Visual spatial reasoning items
════

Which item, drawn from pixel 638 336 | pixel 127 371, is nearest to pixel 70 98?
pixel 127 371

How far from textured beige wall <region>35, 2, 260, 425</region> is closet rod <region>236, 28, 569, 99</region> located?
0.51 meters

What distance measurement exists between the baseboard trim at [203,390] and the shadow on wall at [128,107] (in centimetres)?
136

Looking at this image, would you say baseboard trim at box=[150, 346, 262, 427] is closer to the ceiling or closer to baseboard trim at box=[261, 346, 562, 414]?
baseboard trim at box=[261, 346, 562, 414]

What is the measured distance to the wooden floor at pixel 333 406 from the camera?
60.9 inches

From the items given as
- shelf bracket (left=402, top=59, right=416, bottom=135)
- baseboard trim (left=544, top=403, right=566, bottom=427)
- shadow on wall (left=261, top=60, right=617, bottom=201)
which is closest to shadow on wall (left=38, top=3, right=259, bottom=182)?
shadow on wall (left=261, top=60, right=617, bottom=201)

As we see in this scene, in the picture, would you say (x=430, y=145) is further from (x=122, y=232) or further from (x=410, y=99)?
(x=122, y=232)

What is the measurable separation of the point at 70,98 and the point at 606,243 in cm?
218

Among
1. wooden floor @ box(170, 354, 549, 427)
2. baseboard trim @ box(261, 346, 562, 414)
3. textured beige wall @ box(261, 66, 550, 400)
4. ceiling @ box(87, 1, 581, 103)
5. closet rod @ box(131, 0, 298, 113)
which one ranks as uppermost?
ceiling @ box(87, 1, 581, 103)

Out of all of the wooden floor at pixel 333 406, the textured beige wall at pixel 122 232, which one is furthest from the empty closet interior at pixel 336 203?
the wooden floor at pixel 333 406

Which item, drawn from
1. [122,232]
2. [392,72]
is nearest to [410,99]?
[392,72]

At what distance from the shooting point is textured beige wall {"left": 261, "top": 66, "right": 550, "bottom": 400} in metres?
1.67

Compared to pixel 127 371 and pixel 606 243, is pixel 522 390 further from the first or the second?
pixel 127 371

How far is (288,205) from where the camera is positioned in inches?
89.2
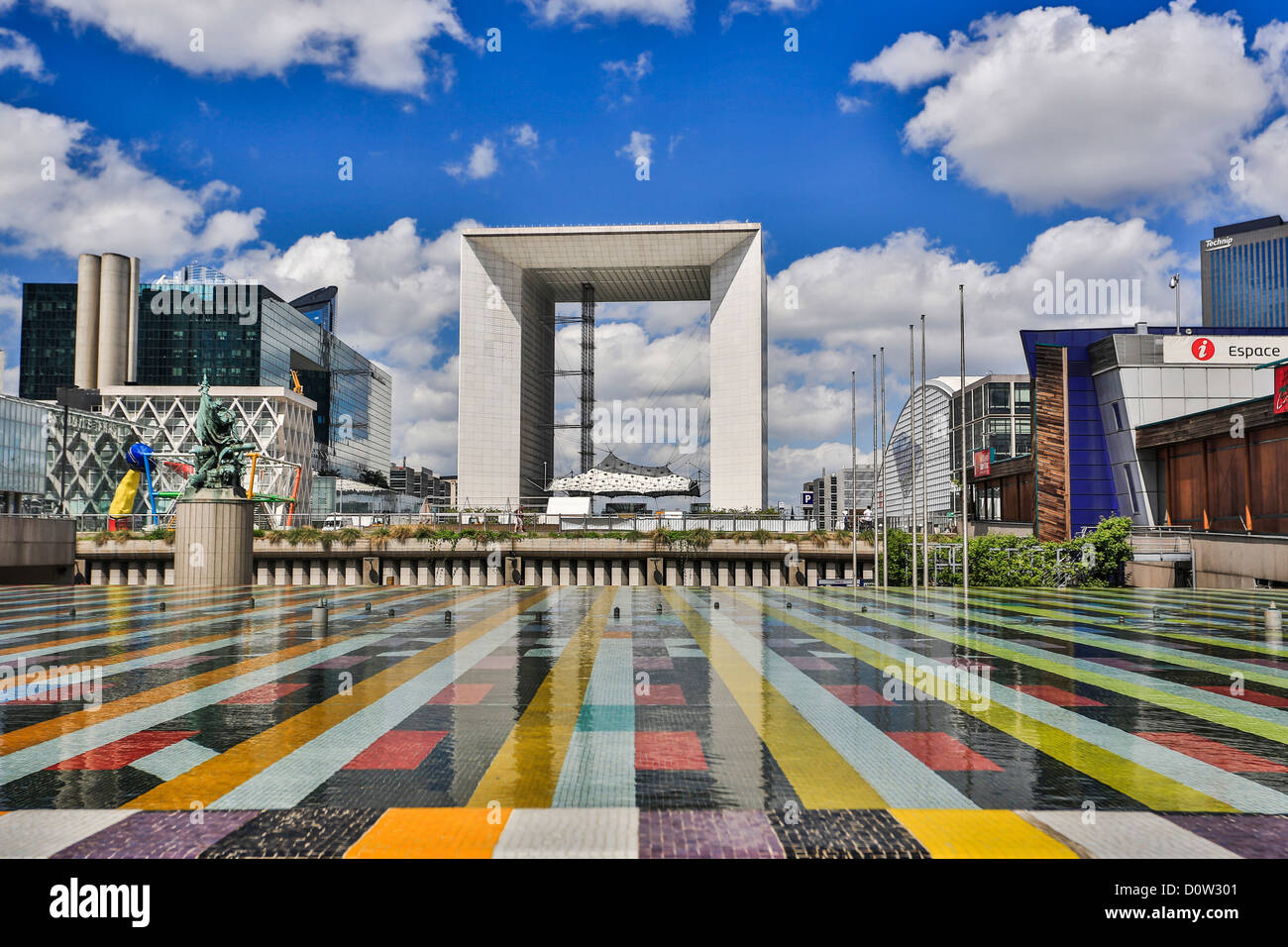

════

» **TASK BRIEF**:
Reproduce verbatim the stretch of the records from the line containing "At what distance" through the end of the records, leaving out the pictures.

» **SOLUTION TO THE EXERCISE**:
At what distance from the shooting point is textured beige wall {"left": 261, "top": 66, "right": 550, "bottom": 400} in metres?
1.67

Compared to pixel 127 371 and pixel 606 243, is pixel 522 390 further from the first or the second?
pixel 127 371

How far is (288,205) from where the camera is positioned in inches?
89.2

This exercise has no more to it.